◆ **EXERCISE DESCRIPTION**
Set down exactly the lines of the records from the top to the line containing "[citizen-science consensus label]"; include both.

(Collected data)
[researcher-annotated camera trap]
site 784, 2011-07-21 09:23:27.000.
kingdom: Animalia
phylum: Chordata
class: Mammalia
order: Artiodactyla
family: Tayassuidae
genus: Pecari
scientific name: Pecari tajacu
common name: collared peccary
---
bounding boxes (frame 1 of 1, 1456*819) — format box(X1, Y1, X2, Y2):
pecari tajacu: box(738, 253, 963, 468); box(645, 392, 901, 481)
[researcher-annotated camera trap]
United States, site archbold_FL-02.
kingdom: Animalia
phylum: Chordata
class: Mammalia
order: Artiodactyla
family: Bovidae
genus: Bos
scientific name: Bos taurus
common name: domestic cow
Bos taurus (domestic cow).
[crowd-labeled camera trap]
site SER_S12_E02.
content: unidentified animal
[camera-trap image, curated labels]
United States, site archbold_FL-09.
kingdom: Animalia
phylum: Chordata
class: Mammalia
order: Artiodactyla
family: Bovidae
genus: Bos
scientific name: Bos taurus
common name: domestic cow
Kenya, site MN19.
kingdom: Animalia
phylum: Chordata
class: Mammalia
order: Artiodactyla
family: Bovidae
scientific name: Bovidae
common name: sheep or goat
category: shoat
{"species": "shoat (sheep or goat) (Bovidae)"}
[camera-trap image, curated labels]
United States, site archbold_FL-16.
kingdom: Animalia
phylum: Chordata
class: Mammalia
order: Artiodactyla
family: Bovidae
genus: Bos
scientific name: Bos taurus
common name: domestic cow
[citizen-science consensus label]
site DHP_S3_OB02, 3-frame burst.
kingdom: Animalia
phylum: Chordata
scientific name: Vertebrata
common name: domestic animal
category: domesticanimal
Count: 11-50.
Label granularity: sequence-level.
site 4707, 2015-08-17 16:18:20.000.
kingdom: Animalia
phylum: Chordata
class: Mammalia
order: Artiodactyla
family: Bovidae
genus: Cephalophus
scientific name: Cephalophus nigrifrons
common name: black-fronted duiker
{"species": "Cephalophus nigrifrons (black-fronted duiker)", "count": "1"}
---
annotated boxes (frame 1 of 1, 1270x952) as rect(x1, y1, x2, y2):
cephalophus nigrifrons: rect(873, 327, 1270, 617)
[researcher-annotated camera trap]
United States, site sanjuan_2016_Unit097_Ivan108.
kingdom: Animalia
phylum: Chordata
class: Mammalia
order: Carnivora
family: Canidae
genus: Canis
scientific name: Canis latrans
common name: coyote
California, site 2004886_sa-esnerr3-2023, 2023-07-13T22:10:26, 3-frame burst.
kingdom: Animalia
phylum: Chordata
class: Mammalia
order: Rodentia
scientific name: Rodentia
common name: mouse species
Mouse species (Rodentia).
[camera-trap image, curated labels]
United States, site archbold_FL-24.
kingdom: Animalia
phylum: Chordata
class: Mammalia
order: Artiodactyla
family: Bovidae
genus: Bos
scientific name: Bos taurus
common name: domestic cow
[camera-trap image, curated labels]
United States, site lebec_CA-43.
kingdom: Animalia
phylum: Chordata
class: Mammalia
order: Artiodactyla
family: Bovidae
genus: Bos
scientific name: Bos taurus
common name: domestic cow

◆ **REPLY**
[researcher-annotated camera trap]
site 784, 2011-07-21 09:23:27.000.
kingdom: Animalia
phylum: Chordata
class: Mammalia
order: Artiodactyla
family: Tayassuidae
genus: Pecari
scientific name: Pecari tajacu
common name: collared peccary
---
bounding boxes (frame 1 of 1, 1456*819) — format box(X1, Y1, X2, Y2):
pecari tajacu: box(738, 253, 963, 468); box(645, 392, 901, 481)
[researcher-annotated camera trap]
United States, site archbold_FL-02.
kingdom: Animalia
phylum: Chordata
class: Mammalia
order: Artiodactyla
family: Bovidae
genus: Bos
scientific name: Bos taurus
common name: domestic cow
Bos taurus (domestic cow).
[crowd-labeled camera trap]
site SER_S12_E02.
content: unidentified animal
[camera-trap image, curated labels]
United States, site archbold_FL-09.
kingdom: Animalia
phylum: Chordata
class: Mammalia
order: Artiodactyla
family: Bovidae
genus: Bos
scientific name: Bos taurus
common name: domestic cow
Kenya, site MN19.
kingdom: Animalia
phylum: Chordata
class: Mammalia
order: Artiodactyla
family: Bovidae
scientific name: Bovidae
common name: sheep or goat
category: shoat
{"species": "shoat (sheep or goat) (Bovidae)"}
[camera-trap image, curated labels]
United States, site archbold_FL-16.
kingdom: Animalia
phylum: Chordata
class: Mammalia
order: Artiodactyla
family: Bovidae
genus: Bos
scientific name: Bos taurus
common name: domestic cow
[citizen-science consensus label]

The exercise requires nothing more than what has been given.